La revista electrónica de Los Cabos
      La revista electrónica de Los Cabos

Florencia La Ciudad más deseada

Sandra Ricco



Llegar en tren a la capital de la región de Toscana en Italia es como regresar en el tiempo ¡siete siglos atrás! Su estación con columnas y paredes de mármol es un edificio elegante lleno de luz; y es aquí donde Florencia da la bienvenida a sus visitantes.

 

Se han relajado las medidas por Covid 19 aun así sigamos cuidándonos, sin confiarnos.

 

Tan sólo al bajar las escaleras el espíritu del renacimiento se respira por toda la ciudad, porque este periodo cultural, el más rico e inspirador de Europa, nace en aquí, en Florencia.

 

Esta es la ciudad más deseada por los amantes de arte.

 

Arte que se respira en todas sus formas, desde  su arquitectura en las calles con sus pintores, su cocina, sus librerías, mercados hasta su vivo Chianti bien logrado.

 

Las calles, cubiertas de empedrados y las casas de teja, llegan hasta en gran Duomo -su basílica franciscana mas grande del mundo- o el Palacio Pitti; basta tan sólo cruzar el interesante Puente viejo, en el centro de la ciudad, por cierto estupendamente restaurado y bien cuidado.

 

Una ciudad con larga tradición en el arte, la artesanía y la industria textil, siempre impulsada por los ricos y prósperos comerciantes, que hasta hoy, invierten en la cultura, las artes locales y la academia Visionarios!

 

Construida como una de las colonias de César en la época Romana, se transforma en centro importante para la cultura y el arte que alcanza su mayor esplendor en el siglo XV, luego es elegida capital del reinado de Italia hacia el siglo XVIII.

 

Le llaman “Glorioso” al patrimonio artístico, visible a todos desde que uno llega a Florencia, por el legado de todos aquellos artistas como Leonardo da Vinci, Michelangelo, y Dante Alighieri quienes dejaron una herencia invaluable; y un gran trabajo para arquitectos y restauradores de arte, que llegan a instalarse cada día con sus técnicas excepcionales que se aprecian en museos de toda la ciudad.

 

Padres del arte y ciencia se llamaron florentinos, como Bocaccio en la literatura; Maquiavelo en la filosofía y ciencia política; o Galileo en la ciencia experimental.
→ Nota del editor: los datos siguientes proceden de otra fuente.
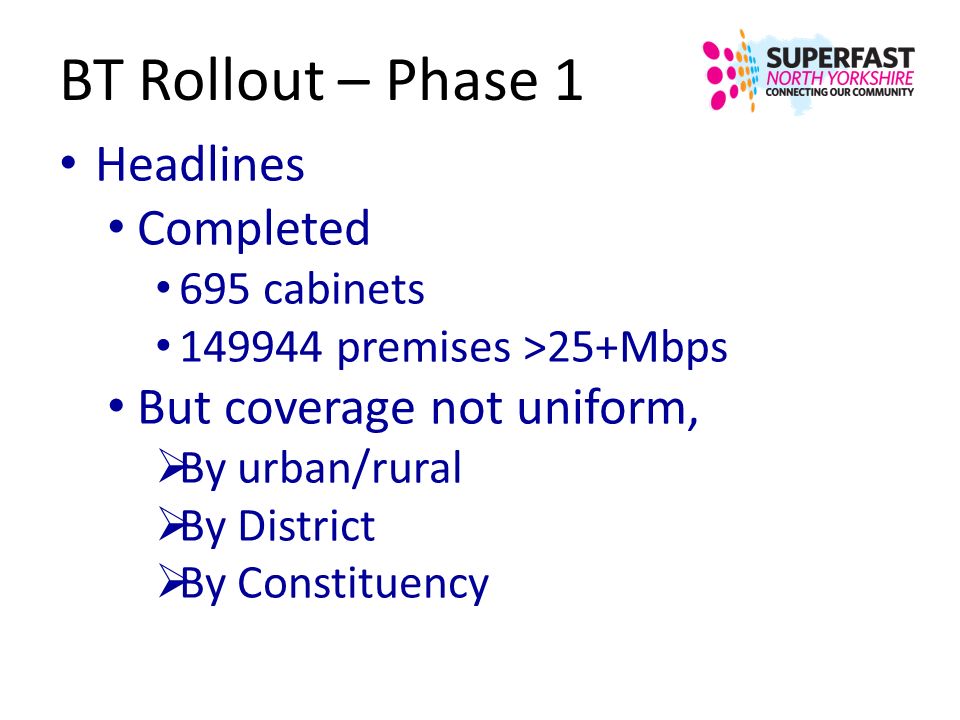 BT Rollout – Phase 1

SUPERFAST
NORTH YORKSHIRE
CONNECTING OUR COMMUNITY

• Headlines
• Completed
• 695 cabinets
• 149944 premises >25+Mbps
• But coverage not uniform,
➢By urban/rural
➢By District
➢By Constituency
Imperdible su Galeria degli Ufizzi.

 

Desde Carlomagno, Florencia es una ciudad universitaria por excelencia, las escuelas de arte, institutos especializados contribuyen a dar ese aire siempre renovado de cultura y academia, de aires nuevos.

 

Intensa es la actividad empresarial y ambiente muy intelectual, en las terrazas de café, en el andar y ser de sus florentinos, orgullosos del título que ostentan, elegancia en sus textiles, cocina y tradiciones de pascua como el evento cristiano más importante “Scoppio del Carro” que consiste en la explosión de un carruaje del siglo XVII.

 

El itinerario por Florencia es espontáneo, y fuimos a su mercado central, porque andando se observa en las plazas renacentistas grupos de ballet, proyecciones de cine al aire libre; sobre todo ahora en primavera y verán, música, pintura y teatro en las plazas.

 

El arte italiano siempre vinculado a corrientes intelectuales y religiosas de su pasado, de las cuales ha tomado como fuentes de inspiración creando palacios, iglesias, galerías y edificios todos majestuosos donde es posible apreciar obras de Michelagelo, Rubens o Leonardo da Vinci, una oportunidad única.

 

Nombrada Capital del Arte por la UNESCO albergando un gran número de obras de alto valor universal, dentro de las murallas en el siglo XIV cuando la ciudad empezó a crecer y donde se encuentran los edificios y monumentos más importantes.

 

Detenerse a probar el delicioso vino de la región, sus helados y su cocina a base de cocidos a fuego lento de ciervo o conejo, o asados a parrilla es saborear un estilo de vida.

 

Pero luego de tan deliciosa y abundante comida, necesario es un café y bajar barriga  paseando por el símbolo romántico de Florencia: El Puente Viejo con sus locales de joyería y arte, que desde siempre fue concebido como puente-mercado, por lo que el bullicio, y alegría de este lugar es especial.

 

Pero Florencia no se limita a la contemplación en su historia, siempre está abierto al futuro y la innovación, a la llegada de visitantes que tal vez se queden, se conviertan en artistas, empresarios, un impulso más para enaltecer lo que ya se es, o simplemente inspirarse y disfrutar.